París. «En qué se apoya mi trabajo»

El oficio de psicóloga, en una consulta privada y en un centro para adolescentes. Y esa jornada acompañando a algunos para ver algo bello en la capital francesa. Intentando mirarlo todo «como Cristo me mira a mí»...
Paola Bergamini

Cuando oye el timbre de la consulta, Alessandra Guerra, psicóloga, mira el reloj y sonríe. Es la paciente que siempre llega tarde, y a propósito. Las primeras veces ponía la excusa del caótico tráfico de París o algún compromiso impostergable. Pero Alessandra sabe perfectamente que lo hace adrede para ver si ella se enfada. Después de más de 35 años de trabajo, conoce bien estas dinámicas. En las sesiones previas le ha hablado de su hermana, esquizofrénica, que le ha arruinado su vida con sus gritos y pullas. Por eso, cuando, al agravarse la situación, decidió ingresarla en una institución, decidió también que ya no se preocuparía más por ella, que ya no quería tener que nada que ver con esa situación tan dolorosa.

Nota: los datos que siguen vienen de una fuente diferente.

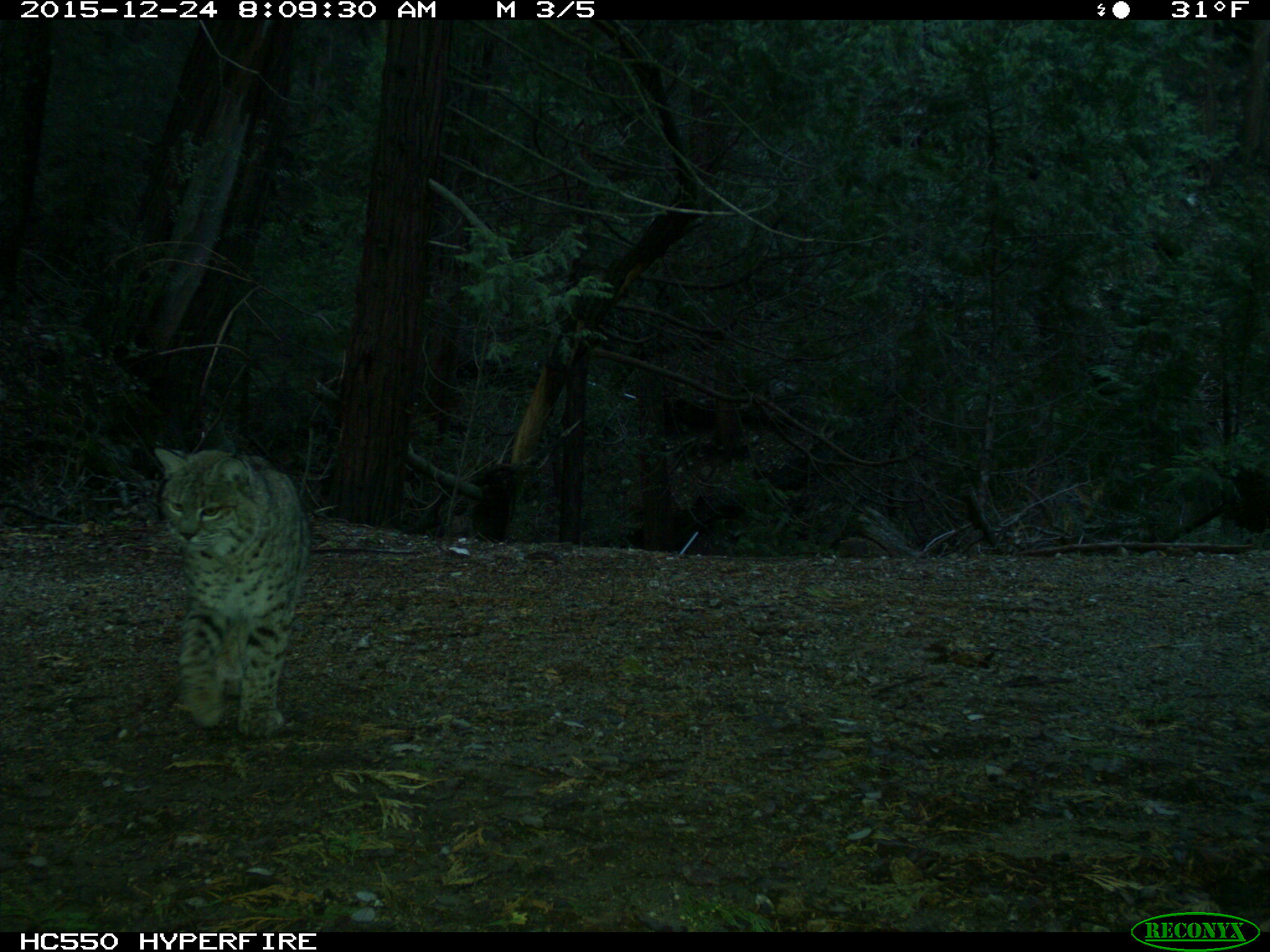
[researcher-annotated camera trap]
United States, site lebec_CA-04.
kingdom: Animalia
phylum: Chordata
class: Mammalia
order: Carnivora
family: Felidae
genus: Lynx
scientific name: Lynx rufus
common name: bobcat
Lynx rufus (bobcat).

Esta vez, nada más llegar, dice: «Doctora, en estos meses he visto que aquí puedo traer toda mi rabia y usted no se ofende, me escucha». «Claro, es mi trabajo, pero esto quiere decir que la terapia está funcionando», piensa Alessandra para sus adentros. Pero la mujer añade: «Por la forma que tiene de acogerme, he decidido ir a ver al hospital a mi hermana. Es decir, he pensado que puedo tratarla con la misma capacidad de acoger que usted tiene conmigo. Lo haré una vez cada tres semanas, más no puedo». Aunque quizá no sea propio de una terapia normal, Alessandra le pregunta: «¿Ha tomado esta decisión porque se siente, digamos, en una obligación moral? ¿O esta decisión puede ser la posibilidad de que usted sea más feliz?». La mujer la mira sorprendida: «Usted me respeta totalmente y he entendido que tengo que ponerme yo “entera” delante de mi hermana. Tal vez esto sea la verdadera libertad: estar totalmente».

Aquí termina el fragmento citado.